I was struck by this as I was preparing this review. I hadn’t really bothered to read the epigraph the first time around, primarily because it was in Latin (Clark doesn’t translate it). But this time I realized that it was a quote from St. Augustine’s Confessions, and you know that that coincidence can’t be accidental. This particular passage has to do with memory and begins:
“See what a space I have gone over in my memory seeking Thee, O Lord; and I have not found Thee without it. … But where in my memory residest Thou, O Lord, where residest Thou there?” (10.24.35)
This question would not be irrelevant to Herbert White, who has no problem with short term memory nor with recalling the distant past. It’s the middle range he finds problematic.
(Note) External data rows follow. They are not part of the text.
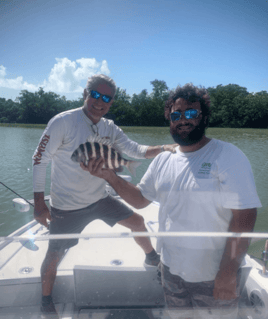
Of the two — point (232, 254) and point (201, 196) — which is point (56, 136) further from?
point (232, 254)

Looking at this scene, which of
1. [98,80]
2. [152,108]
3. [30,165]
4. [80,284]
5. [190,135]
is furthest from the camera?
[30,165]

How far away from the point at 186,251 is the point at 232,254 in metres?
0.22

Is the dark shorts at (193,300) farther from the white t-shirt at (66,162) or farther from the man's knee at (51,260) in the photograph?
the white t-shirt at (66,162)

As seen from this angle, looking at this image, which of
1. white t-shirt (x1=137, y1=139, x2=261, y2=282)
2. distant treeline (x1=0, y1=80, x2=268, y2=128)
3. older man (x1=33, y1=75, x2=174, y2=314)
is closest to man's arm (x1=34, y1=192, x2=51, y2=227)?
older man (x1=33, y1=75, x2=174, y2=314)

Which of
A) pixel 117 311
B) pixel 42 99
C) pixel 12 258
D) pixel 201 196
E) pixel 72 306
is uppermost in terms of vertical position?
pixel 42 99

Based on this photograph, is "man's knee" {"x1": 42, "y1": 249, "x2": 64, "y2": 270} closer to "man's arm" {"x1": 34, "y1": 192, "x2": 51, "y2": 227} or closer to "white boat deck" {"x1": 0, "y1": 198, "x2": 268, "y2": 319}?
"white boat deck" {"x1": 0, "y1": 198, "x2": 268, "y2": 319}

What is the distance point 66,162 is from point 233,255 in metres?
1.37

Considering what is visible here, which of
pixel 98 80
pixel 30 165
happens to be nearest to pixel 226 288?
pixel 98 80

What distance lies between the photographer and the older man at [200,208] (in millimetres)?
1086

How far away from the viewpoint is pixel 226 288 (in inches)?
44.7

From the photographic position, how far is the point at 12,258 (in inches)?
49.1

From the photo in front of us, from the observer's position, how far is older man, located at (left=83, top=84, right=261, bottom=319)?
3.56ft

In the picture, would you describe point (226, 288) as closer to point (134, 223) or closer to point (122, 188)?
point (122, 188)

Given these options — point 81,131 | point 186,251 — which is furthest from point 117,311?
point 81,131
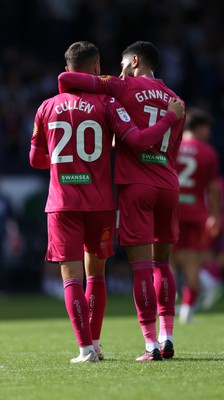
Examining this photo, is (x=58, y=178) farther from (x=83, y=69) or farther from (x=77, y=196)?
(x=83, y=69)

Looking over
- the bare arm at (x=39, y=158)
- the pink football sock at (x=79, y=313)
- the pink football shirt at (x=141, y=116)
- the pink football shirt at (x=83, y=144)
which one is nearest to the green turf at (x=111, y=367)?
the pink football sock at (x=79, y=313)

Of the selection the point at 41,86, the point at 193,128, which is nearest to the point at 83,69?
the point at 193,128

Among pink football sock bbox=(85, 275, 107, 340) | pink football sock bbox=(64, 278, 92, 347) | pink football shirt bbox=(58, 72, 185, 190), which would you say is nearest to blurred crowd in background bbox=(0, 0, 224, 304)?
pink football sock bbox=(85, 275, 107, 340)

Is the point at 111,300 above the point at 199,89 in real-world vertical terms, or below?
below

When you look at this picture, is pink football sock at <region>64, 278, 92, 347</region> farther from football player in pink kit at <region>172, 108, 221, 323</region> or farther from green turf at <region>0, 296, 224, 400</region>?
football player in pink kit at <region>172, 108, 221, 323</region>

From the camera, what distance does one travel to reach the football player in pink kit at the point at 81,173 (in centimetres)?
727

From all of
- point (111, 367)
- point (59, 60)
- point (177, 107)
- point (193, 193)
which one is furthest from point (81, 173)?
point (59, 60)

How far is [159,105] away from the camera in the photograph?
7.58 m

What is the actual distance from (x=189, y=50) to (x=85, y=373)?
15.6m

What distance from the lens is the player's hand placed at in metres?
7.53

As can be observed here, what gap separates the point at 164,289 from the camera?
7.87 m

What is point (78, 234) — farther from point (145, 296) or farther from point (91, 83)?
point (91, 83)

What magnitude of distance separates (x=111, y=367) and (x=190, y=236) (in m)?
5.86

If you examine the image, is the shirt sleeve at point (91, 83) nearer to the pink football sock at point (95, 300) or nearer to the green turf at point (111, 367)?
the pink football sock at point (95, 300)
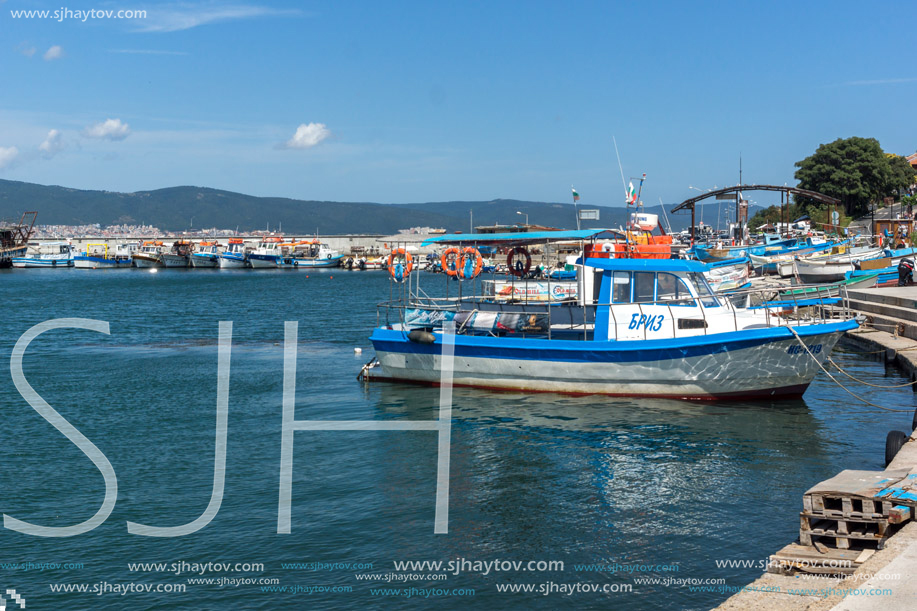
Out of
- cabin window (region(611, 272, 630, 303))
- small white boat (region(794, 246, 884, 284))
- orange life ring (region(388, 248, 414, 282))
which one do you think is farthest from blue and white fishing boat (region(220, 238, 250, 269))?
cabin window (region(611, 272, 630, 303))

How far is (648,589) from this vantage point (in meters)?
9.73

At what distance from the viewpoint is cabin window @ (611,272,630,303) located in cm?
1969

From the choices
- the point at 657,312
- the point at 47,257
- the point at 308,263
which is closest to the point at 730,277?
the point at 657,312

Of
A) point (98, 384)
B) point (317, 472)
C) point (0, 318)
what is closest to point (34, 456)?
point (317, 472)

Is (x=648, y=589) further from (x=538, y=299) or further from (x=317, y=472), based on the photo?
(x=538, y=299)

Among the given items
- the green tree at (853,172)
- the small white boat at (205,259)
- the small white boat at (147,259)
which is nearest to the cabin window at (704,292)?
the green tree at (853,172)

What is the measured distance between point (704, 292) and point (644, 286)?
142cm

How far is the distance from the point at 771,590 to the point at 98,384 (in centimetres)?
2005

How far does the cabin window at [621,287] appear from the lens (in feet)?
64.6

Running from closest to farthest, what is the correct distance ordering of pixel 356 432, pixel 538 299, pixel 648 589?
pixel 648 589, pixel 356 432, pixel 538 299

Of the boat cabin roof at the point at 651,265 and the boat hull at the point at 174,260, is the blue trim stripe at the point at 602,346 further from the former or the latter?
the boat hull at the point at 174,260

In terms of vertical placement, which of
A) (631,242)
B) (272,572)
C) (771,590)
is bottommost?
(272,572)

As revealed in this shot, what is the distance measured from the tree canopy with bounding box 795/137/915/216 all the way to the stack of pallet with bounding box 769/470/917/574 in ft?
254

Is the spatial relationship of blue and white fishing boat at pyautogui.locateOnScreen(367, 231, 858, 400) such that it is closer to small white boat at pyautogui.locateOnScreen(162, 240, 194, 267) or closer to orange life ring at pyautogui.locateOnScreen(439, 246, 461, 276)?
orange life ring at pyautogui.locateOnScreen(439, 246, 461, 276)
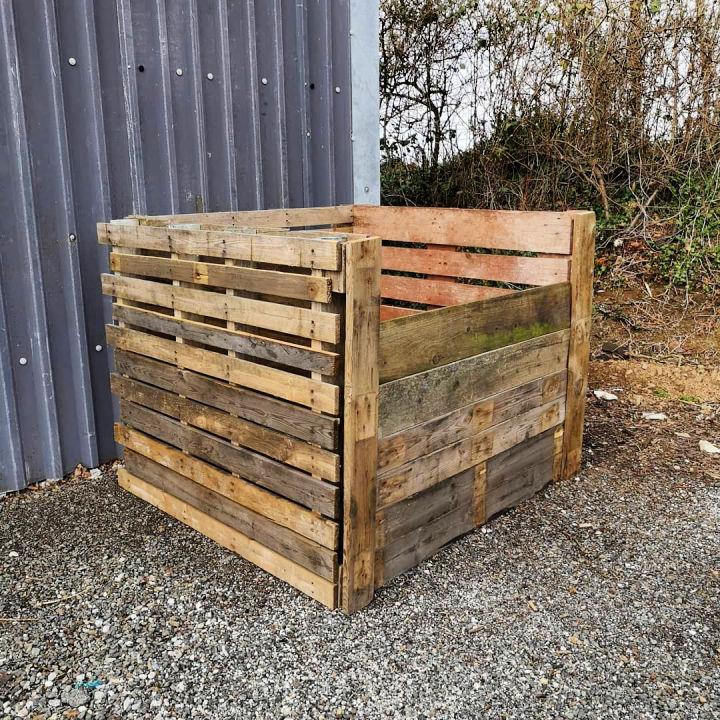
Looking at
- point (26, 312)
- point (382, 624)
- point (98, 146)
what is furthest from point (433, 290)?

In order to keep track of that middle range, he has resorted to writing down what has happened to him in a series of notebooks, passages of which are interspersed with Horner’s tale of detection. Unfortunately, this routine doesn’t help White much when it comes to the crunch.
The classic detective story is said to be popular because it offers the reader catharsis—the crime is solved, the killer caught. This novel doesn’t play by those rules, and by those standards, some will find it unsatisfying. Clark has other fish to fry here. If you’re willing to forego the pleasure of a twisty ending though, I am pretty sure that you will find Clark’s novel pleasing on other, deeper levels.